An away team beams directly to the bridge. At first, no one can identify the odd, rhythmic noise coming from the consoles, but soon it resolves into an utterly unfamiliar form of music, albeit with a catchy beat. Some of the crew are in Starfleet uniforms, although not all from the same era, and some are in casual outfits reminiscent of an extinct rebel group. There's a woman wearing a Klingon uniform, and another with something that looks like a Borg unitard but with mostly Federation equipment stuck to it. There's also a very cross-looking Vulcan arguing with what looks like an obsolete version of the Emergency Medical Hologram, wearing an admiral's uniform. They all stop what they're doing to look at the agog away team.

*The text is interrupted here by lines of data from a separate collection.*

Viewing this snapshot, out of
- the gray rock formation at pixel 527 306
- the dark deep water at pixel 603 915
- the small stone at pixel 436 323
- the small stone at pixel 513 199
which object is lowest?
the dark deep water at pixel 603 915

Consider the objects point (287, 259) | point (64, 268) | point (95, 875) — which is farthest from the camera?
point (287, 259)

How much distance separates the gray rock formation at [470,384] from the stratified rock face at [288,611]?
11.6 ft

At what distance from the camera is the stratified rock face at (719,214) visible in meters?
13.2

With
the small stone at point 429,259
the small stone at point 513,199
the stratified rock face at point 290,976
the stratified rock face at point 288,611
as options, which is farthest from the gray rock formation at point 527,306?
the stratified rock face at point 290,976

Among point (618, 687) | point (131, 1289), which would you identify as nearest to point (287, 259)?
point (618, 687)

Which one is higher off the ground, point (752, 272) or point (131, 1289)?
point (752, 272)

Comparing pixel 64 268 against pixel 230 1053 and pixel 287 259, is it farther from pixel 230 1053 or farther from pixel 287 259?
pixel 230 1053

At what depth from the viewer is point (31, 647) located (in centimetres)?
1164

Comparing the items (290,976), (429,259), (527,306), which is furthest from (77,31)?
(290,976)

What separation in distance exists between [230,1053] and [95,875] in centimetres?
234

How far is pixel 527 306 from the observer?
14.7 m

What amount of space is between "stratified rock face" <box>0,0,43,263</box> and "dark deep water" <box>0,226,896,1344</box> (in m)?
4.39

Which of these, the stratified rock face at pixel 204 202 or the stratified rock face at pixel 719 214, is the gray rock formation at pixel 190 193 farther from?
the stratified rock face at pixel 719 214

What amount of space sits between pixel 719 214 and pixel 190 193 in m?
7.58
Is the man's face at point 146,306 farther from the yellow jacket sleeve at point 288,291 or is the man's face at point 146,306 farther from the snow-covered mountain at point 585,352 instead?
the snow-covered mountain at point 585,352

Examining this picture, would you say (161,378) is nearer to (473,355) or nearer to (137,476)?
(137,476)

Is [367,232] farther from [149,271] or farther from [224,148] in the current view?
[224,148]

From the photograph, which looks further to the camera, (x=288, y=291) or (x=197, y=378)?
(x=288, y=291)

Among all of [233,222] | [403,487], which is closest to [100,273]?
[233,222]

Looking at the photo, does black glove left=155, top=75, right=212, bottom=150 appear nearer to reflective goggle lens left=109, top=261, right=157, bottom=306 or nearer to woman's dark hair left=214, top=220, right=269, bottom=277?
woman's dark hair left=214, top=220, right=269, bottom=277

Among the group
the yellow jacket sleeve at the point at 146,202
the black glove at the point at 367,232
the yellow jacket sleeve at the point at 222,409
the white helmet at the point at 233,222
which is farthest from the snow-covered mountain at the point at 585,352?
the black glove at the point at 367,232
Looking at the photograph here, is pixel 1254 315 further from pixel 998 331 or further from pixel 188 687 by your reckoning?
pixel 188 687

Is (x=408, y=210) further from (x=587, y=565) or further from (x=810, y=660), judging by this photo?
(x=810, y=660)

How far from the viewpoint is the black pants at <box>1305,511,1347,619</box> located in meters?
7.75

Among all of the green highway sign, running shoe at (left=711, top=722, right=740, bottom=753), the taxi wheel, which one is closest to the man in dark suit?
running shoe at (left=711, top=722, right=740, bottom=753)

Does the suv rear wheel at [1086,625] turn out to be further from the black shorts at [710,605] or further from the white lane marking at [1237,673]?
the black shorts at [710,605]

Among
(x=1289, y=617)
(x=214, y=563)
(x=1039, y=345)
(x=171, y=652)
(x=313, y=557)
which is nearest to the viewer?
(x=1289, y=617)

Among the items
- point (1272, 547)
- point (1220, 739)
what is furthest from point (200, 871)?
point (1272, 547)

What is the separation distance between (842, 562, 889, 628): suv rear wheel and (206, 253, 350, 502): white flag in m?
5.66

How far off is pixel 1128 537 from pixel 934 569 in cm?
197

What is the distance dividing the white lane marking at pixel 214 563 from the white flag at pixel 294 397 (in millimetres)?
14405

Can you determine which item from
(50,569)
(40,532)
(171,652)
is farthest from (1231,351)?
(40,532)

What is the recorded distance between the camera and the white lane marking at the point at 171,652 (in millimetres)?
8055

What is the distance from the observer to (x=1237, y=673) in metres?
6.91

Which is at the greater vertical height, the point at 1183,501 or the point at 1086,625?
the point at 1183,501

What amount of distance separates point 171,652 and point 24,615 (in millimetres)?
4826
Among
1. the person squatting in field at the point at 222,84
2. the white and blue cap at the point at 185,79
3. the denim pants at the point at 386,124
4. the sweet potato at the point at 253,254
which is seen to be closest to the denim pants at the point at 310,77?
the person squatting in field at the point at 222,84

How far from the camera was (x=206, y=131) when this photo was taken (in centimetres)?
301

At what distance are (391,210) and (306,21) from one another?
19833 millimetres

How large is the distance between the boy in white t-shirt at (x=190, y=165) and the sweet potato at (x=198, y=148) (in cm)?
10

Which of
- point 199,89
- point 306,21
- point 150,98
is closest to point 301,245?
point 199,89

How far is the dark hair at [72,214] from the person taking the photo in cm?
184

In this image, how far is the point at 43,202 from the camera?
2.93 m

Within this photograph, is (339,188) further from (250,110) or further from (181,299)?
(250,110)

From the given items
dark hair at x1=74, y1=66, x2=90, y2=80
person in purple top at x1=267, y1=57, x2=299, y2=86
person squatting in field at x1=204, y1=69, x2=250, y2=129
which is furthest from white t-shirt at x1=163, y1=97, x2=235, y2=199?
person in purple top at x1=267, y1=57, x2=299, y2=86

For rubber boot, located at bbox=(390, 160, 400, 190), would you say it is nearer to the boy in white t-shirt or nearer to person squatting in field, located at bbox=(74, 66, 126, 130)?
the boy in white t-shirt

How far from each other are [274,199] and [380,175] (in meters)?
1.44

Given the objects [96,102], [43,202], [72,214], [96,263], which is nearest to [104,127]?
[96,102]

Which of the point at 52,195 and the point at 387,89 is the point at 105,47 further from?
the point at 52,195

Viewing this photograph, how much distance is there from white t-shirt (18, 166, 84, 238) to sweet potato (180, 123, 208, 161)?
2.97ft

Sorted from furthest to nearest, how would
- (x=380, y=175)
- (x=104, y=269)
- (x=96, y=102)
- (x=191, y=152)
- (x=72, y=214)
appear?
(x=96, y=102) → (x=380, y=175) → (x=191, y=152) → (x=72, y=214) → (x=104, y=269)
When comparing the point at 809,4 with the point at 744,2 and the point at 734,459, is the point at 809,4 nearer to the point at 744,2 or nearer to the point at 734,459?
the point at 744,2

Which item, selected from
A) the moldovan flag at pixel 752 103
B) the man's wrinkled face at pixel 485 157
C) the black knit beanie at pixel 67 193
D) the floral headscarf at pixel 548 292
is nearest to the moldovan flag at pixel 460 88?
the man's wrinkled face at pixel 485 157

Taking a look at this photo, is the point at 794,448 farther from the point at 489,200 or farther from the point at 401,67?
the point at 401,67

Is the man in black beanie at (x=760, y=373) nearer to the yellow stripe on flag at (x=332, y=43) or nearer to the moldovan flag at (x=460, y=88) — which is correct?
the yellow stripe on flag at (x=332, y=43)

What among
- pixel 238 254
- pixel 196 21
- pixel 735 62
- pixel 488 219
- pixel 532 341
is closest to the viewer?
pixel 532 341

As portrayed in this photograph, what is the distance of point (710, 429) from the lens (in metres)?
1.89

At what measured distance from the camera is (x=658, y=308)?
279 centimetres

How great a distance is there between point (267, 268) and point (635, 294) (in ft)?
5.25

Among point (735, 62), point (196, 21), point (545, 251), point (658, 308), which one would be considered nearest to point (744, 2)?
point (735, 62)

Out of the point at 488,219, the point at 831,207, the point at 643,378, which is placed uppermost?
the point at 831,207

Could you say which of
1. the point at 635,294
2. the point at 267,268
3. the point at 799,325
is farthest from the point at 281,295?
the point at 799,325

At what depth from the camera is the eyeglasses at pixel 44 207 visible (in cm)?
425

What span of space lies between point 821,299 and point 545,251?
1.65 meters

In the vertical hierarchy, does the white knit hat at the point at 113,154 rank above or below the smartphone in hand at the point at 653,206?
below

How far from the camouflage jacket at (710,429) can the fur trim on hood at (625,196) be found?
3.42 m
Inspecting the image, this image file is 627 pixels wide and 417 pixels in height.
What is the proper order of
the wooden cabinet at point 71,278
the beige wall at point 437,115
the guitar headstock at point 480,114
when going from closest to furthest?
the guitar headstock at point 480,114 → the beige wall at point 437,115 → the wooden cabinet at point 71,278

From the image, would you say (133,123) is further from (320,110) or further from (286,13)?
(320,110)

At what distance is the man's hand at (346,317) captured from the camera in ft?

The bridge turbolift door opens, and a woman wearing a Regency costume with her hair in a bun sweeps in. "What the hell--" she starts to say, and then freezes.

[Janeway voice-over] "You're probably wondering how we got here..."

SEVEN YEARS EARLIER
posted by Halloween Jack at 10:21 PM on January 2, 2021 [16 favorites]


Halloween Jack, That's a much better idea for how the series should have gone. A shame that it was put to bed the instant they dressed the Maquis crew members in starfleet uniforms.
posted by Mr.Encyclopedia at 3:37 PM on January 4, 2021


Shortly after performing the stunt where she is thrown from Data's ops console chair, McFadden learned she was pregnant.

I...I don't think that's how it works.

...

I mean I know for a fact it's not the only way...
posted by Naberius at 7:59 AM on January 6, 2021


This episode is so fantastic whenever we're with Beverly, and so utterly terrible whenever we're with The Traveller, that it's hard to rate. The Traveller is maybe the worst well that TNG ever went to more than once, but the Beverly stuff is so good that it ultimately outweighs the bullshit that we're seeing whenever we cut away from her.
posted by Navelgazer at 9:57 AM on March 19, 2021 [1 favorite]


This is one of my favourite episodes. It perfectly captures the existential terror of being gaslit by everyone around you. Of feeling like you are the only one who can see what is happening. Something very relatable in these cursed times. I for one am still waiting for a portal to open up and rescue me.